Copy out the data exactly, leaving the pictures behind.

Extracted material:
====
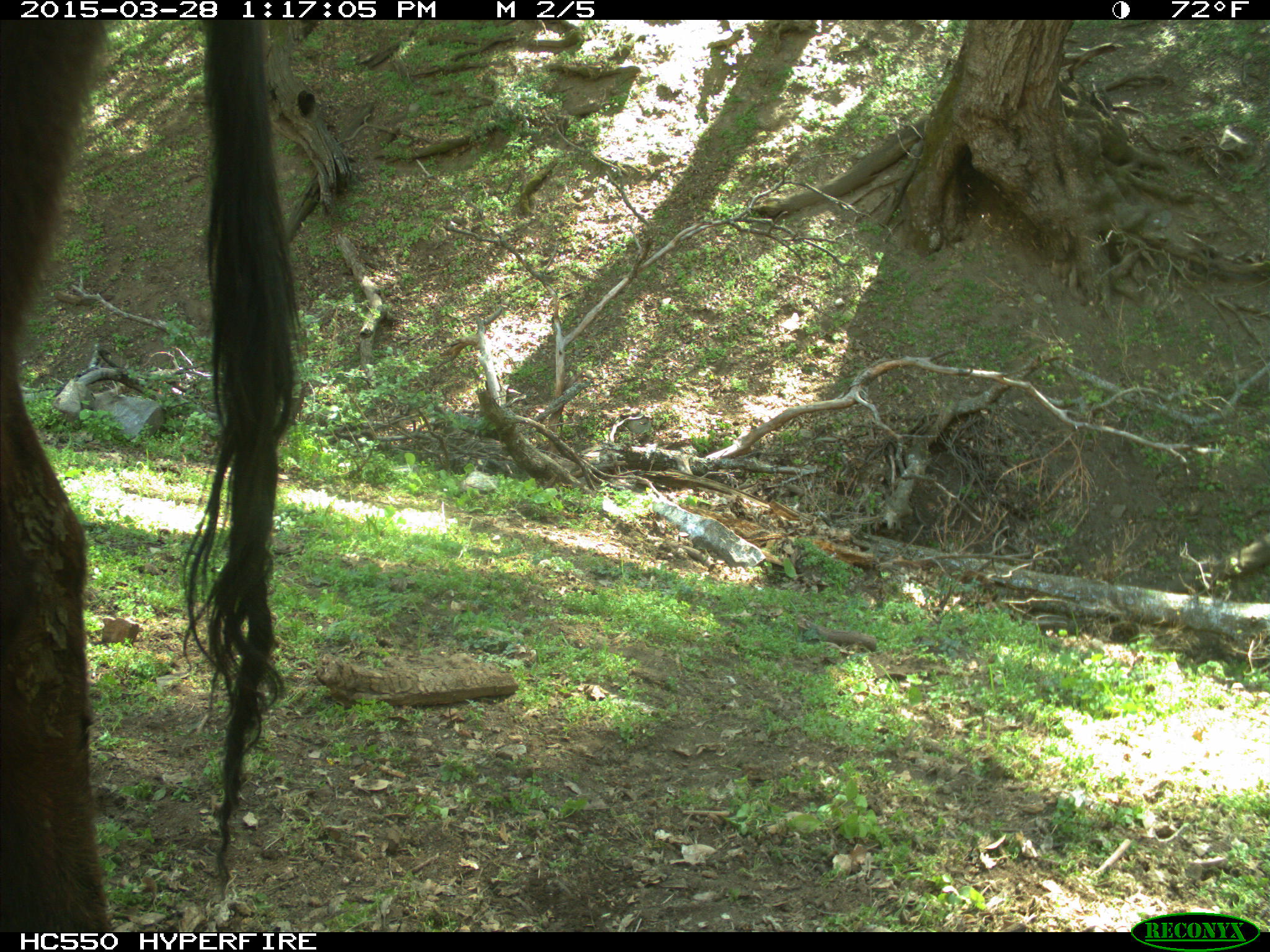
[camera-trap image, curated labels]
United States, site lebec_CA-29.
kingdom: Animalia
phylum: Chordata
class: Mammalia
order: Artiodactyla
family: Bovidae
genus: Bos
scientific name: Bos taurus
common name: domestic cow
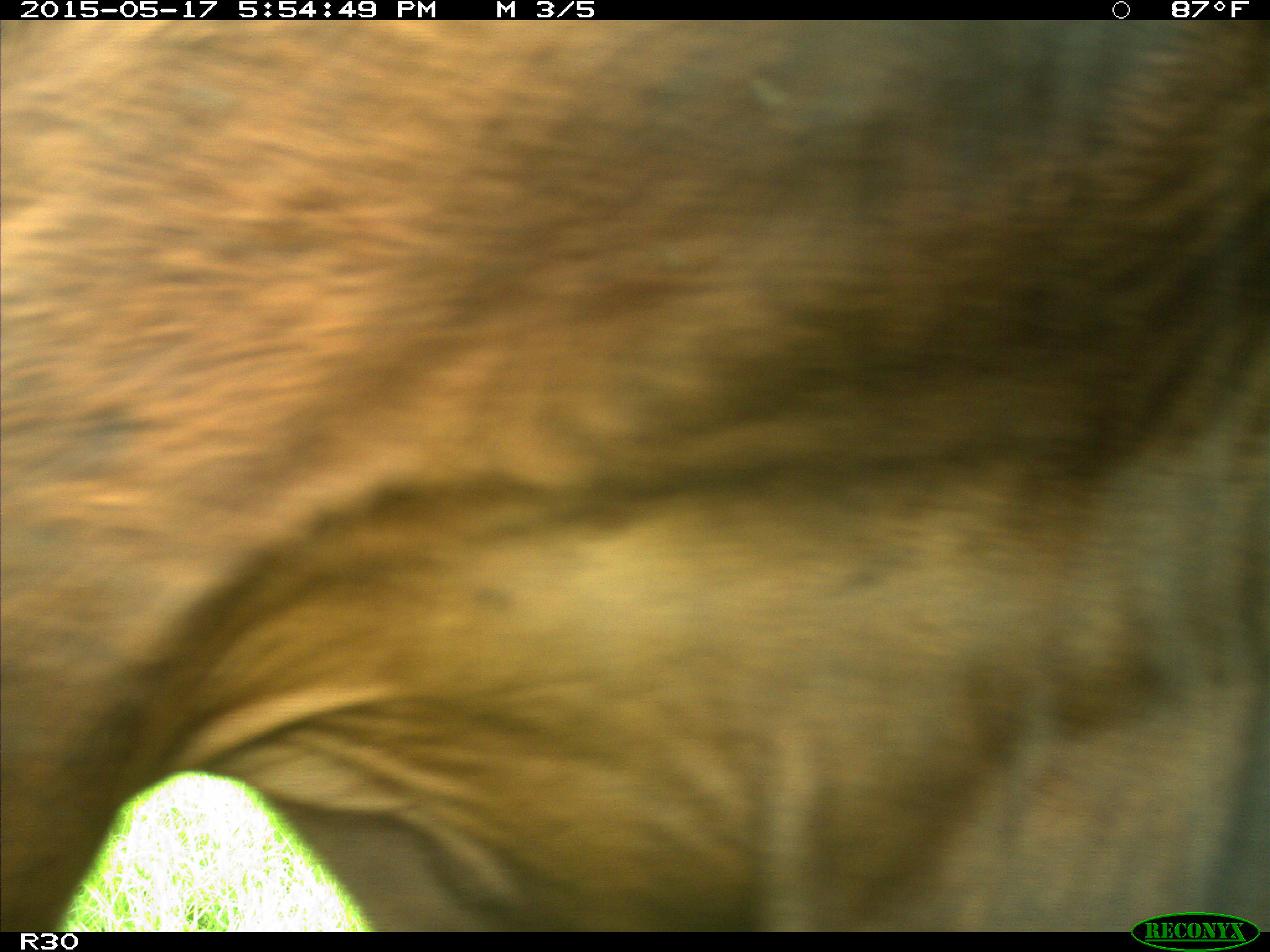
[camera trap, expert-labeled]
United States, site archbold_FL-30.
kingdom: Animalia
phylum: Chordata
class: Mammalia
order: Artiodactyla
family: Bovidae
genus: Bos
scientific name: Bos taurus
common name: domestic cow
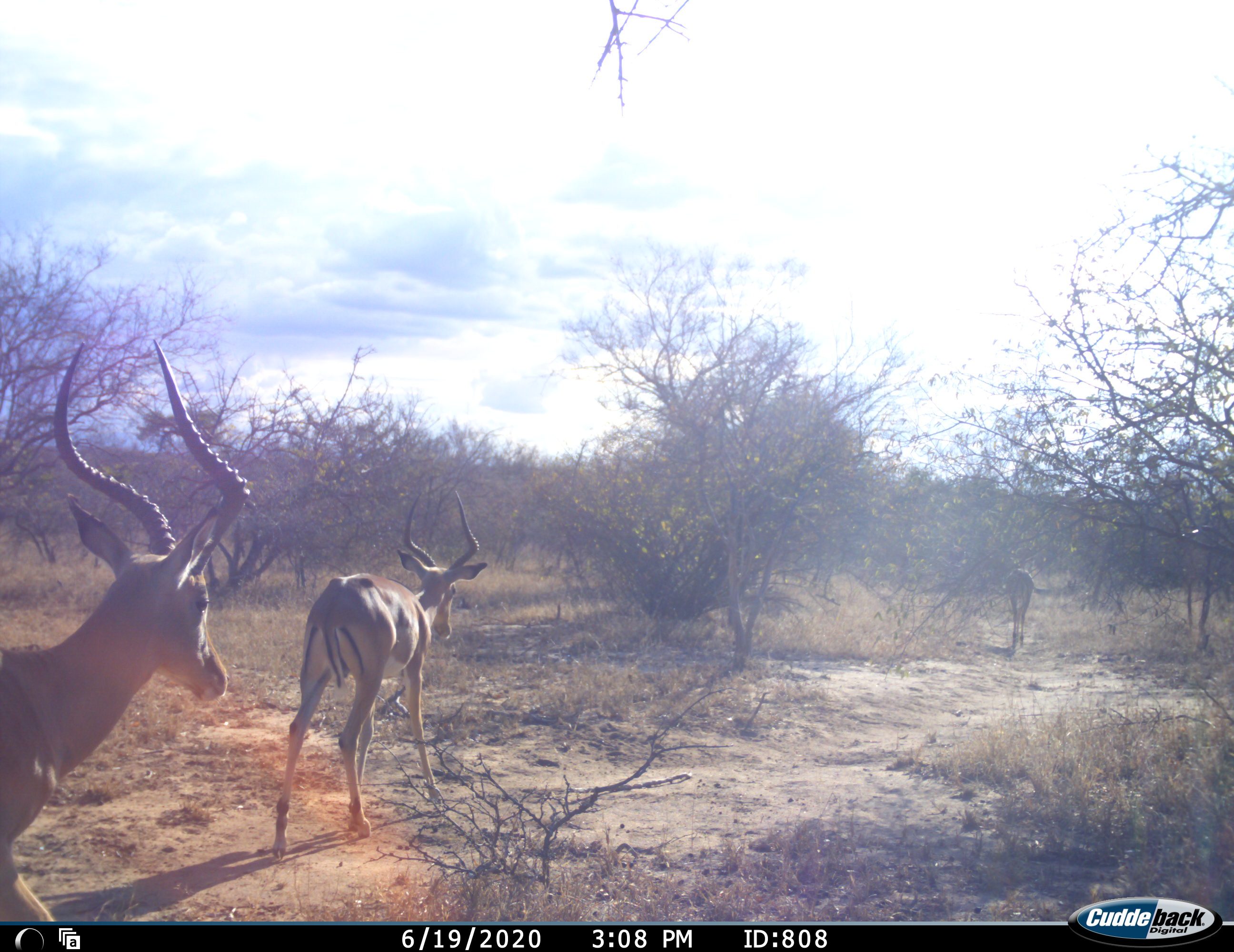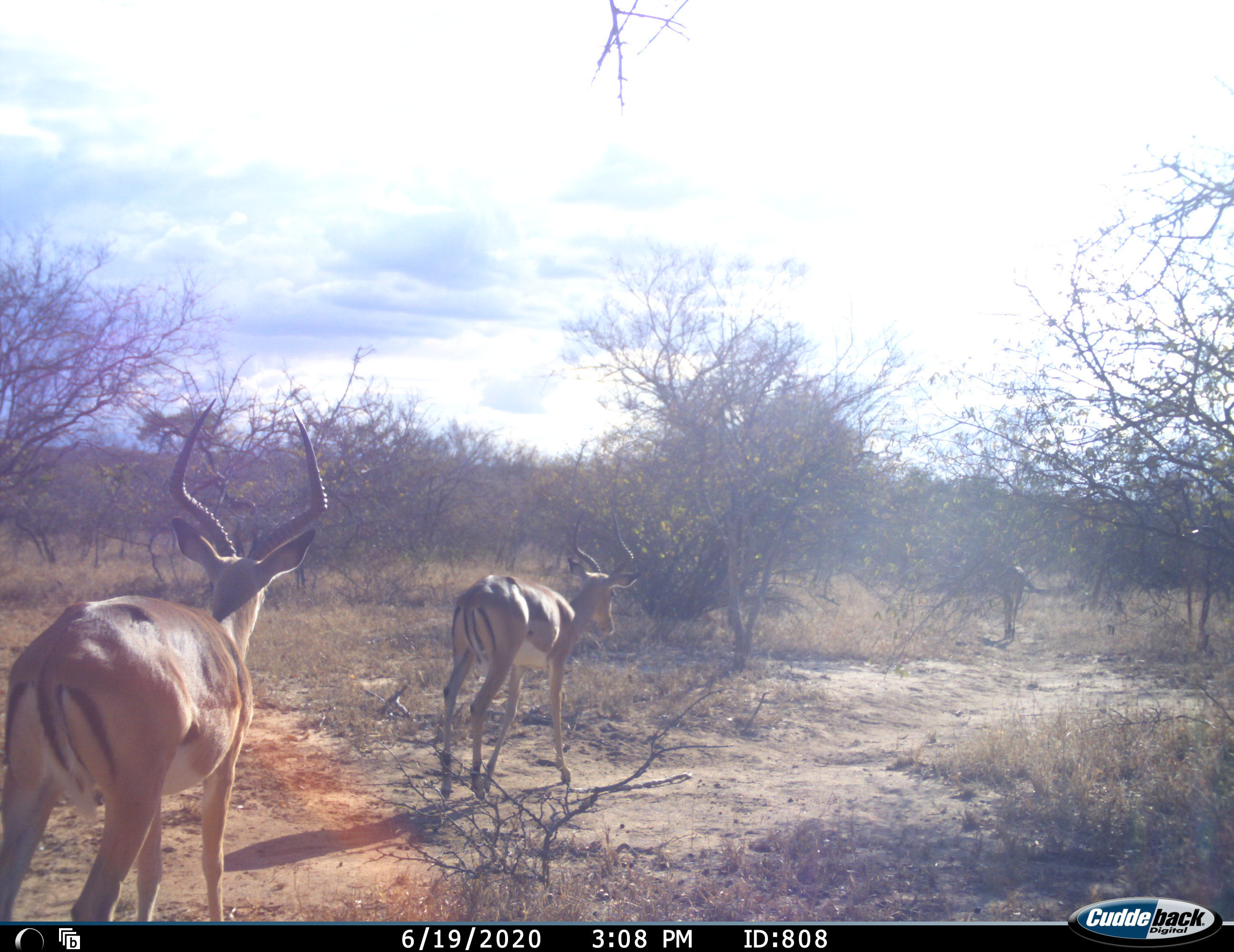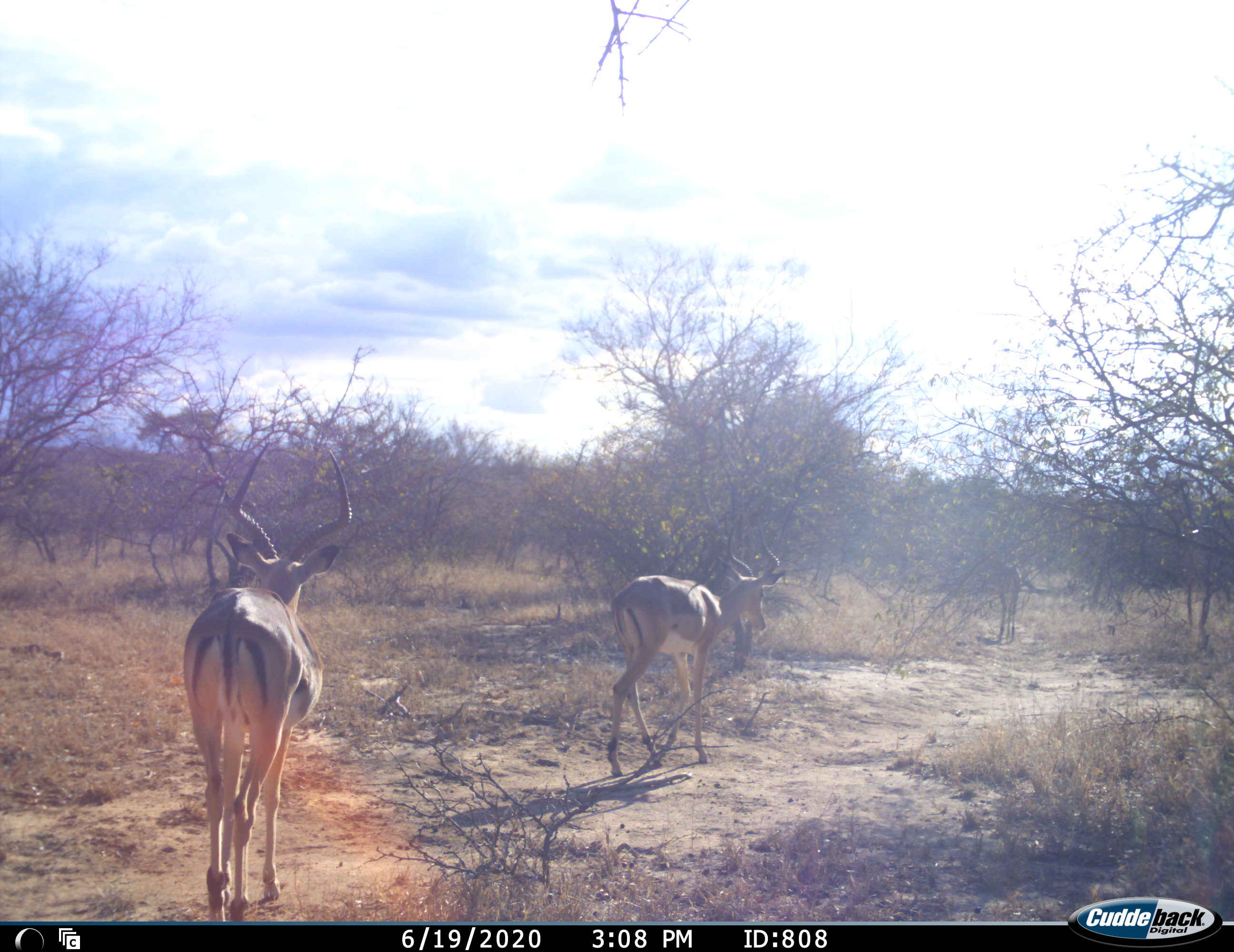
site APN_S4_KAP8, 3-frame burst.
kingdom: Animalia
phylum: Chordata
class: Mammalia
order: Artiodactyla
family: Bovidae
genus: Aepyceros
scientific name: Aepyceros melampus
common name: impala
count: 3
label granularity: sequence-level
====
Answer box:
[camera-trap image, curated labels]
United States, site lebec_CA-29.
kingdom: Animalia
phylum: Chordata
class: Mammalia
order: Artiodactyla
family: Bovidae
genus: Bos
scientific name: Bos taurus
common name: domestic cow
[camera trap, expert-labeled]
United States, site archbold_FL-30.
kingdom: Animalia
phylum: Chordata
class: Mammalia
order: Artiodactyla
family: Bovidae
genus: Bos
scientific name: Bos taurus
common name: domestic cow
site APN_S4_KAP8, 3-frame burst.
kingdom: Animalia
phylum: Chordata
class: Mammalia
order: Artiodactyla
family: Bovidae
genus: Aepyceros
scientific name: Aepyceros melampus
common name: impala
count: 3
label granularity: sequence-level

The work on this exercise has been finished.